After further examination of the data, it was important to note the variations between counties. The top counties with the largest frequencies were 610, 130, 910, and 390. The multiple linear regression model for comorbidities reported rheumatoid arthritis and osteoarthritis (p=0.03) and Alzheimer’s disease (p=0.08) as the only comorbidities that had potential of predicting the average length of stay in beneficiaries with respiratory related disease shown in Table 1. No other variable met statistical significance at the 0.15 p-value level. The results for the multiple linear regression model for demographic traits indicated no variable that met statistical significance at the 0.15 p-value level shown in Table 2. The same comorbidities model was run again at a later date and resulted in statistical significance in diabetes (p=0.002) and osteoporosis (p=0.08). The contradiction of second run with the first run begged the question of the reliability of the modeling technique. In contrast, when the demographic traits model was run a second time, the variables remained the same in terms of statistical significance.

Table 1: Multiple linear regression model on comorbidities: CHF, chronic kidney disease, cancer, depression, ischemic heart disease, osteoporosis, stroke/transient ischemic attack, RA/OA, and Alzheimer’s disease.

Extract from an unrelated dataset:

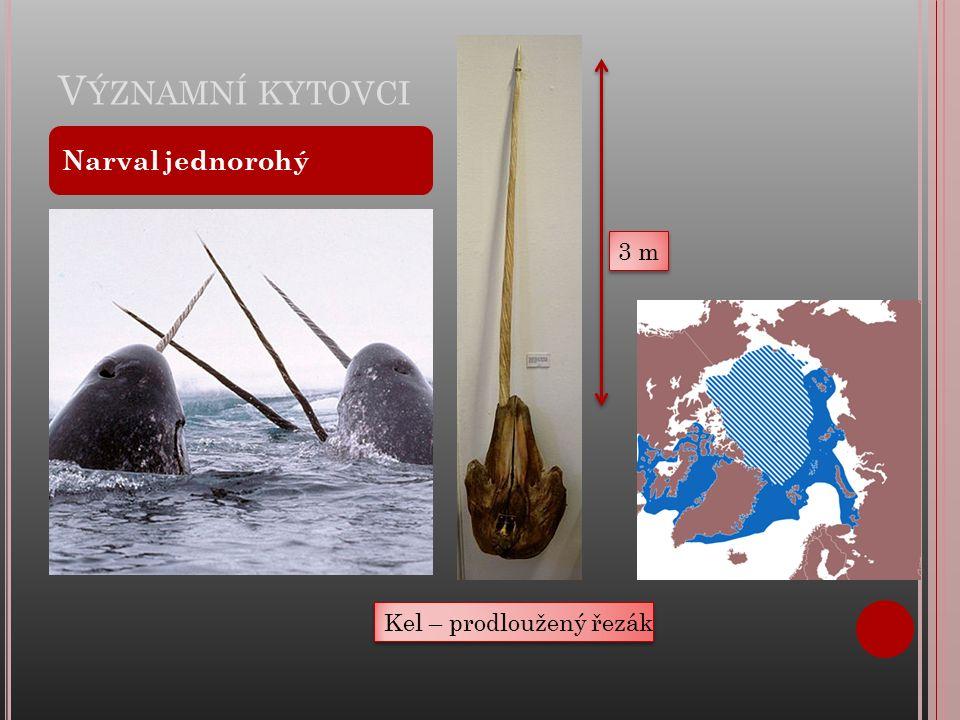 V ÝZNAMNÍ KYTOVCI Narval jednorohý Kel – prodloužený řezák 3 m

Table 2: Multiple linear regression model on demographic traits: beneficiary sex and race. When comparing the expected length of stay rates with the observed length of stay rates, the frequency procedure was performed to determine the number of counties that had shorter or longer length of stay. The procedure displayed 46 out of 119 counties had longer length of stay than expected in Table 3a. Similarly, table 3b described the performance of the counties with longer length of stay than expected as worse than expected. There were no counties where the predicted values matched the expected length of stay; therefore, longer and shorter length of stay than would be expected were the only options available.

Table 3a: Frequency procedure on describing the number of counties with longer or shorter length of stay than expected.

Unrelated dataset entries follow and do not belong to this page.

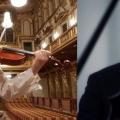 MantovaMusica. Capolavori per viola e pianoforte con il duo Braconi-Dindo a Palazzo Te. Domenica 9 m...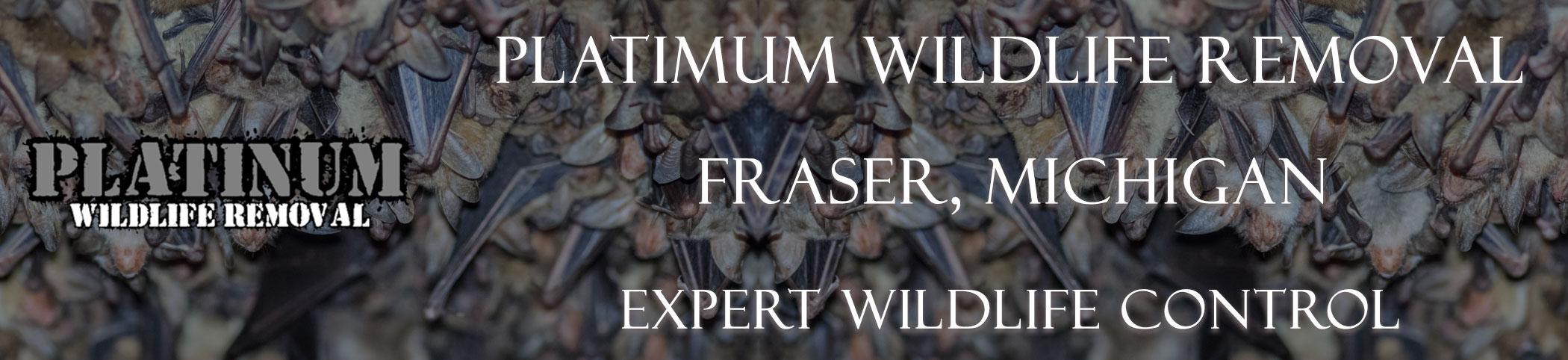Fraser-Platinum-Wildlife-Removal-michgan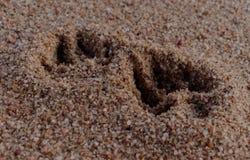 Hundeabdruck auf Strandsand, Nahaufnahme stockbilder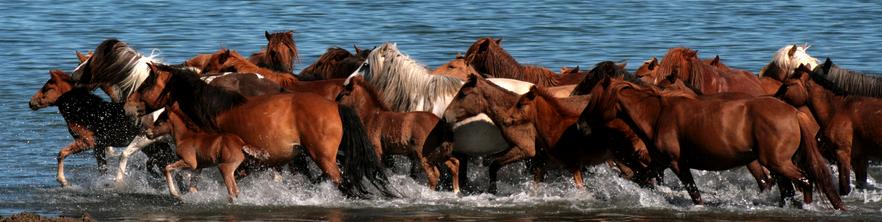 wormbestrijding bij paarden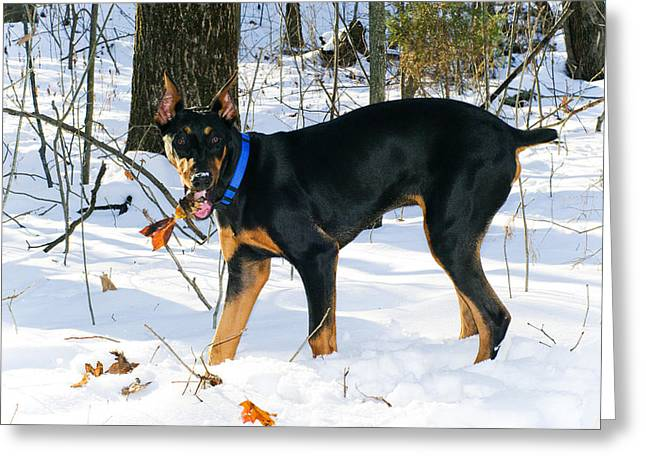 Doberman Greeting Card by Melissa  Riggs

Table 3b: Frequency procedure on describing the number of counties with better or worse than expected performance. Table 4 described each county’s O/E ratio, risk adjusted rate, expected and observed rates, beneficiary count, root mean squared error, standard error, and upper and lower 95% confidence intervals. Of all the counties, county 70 had a beneficiary with the highest observed length of stay of 42 days. County 610 remained the county with the largest number of beneficiaries of 116. Counties 180 and 190 had no reported observed values thus SAS output resulted in a missing value symbol denoted by a period. Counties with the lowest length of stay of zero were 312, 583, and 822 with one beneficiary each. The observed and expected rate difference was calculated to determine the top counties with the largest difference. Of the 122 counties, county 70 again ranked highest with a difference of 35. Other counties that had large differences between observed and expected rates were 391, 591, 751, and 790.

Table 4: Profiling each county in Texas. Statistical analyses were performed for confidence and accuracy in results.

Discussion

Minimizing resource utilization by reducing length of stay is a typical method used across hospitals. Predicting length of stay is important to estimate how long a beneficiary could stay at an inpatient hospital in order to reduce future healthcare expenditures and costs. Optimizing a beneficiary’s length of stay can ensue huge benefits in cost savings and avoid unnecessary treatments. It is also important to emphasize that a beneficiary’s quality of care should not be compromised due to reducing length of stay or costs. In order to achieve this, county-level profiling was necessary to provide healthcare providers and policy makers the information on their counties’ length of stay performance. The aim of this study was to predict the average length of stay for each county and provide feedback on counties with their ratings.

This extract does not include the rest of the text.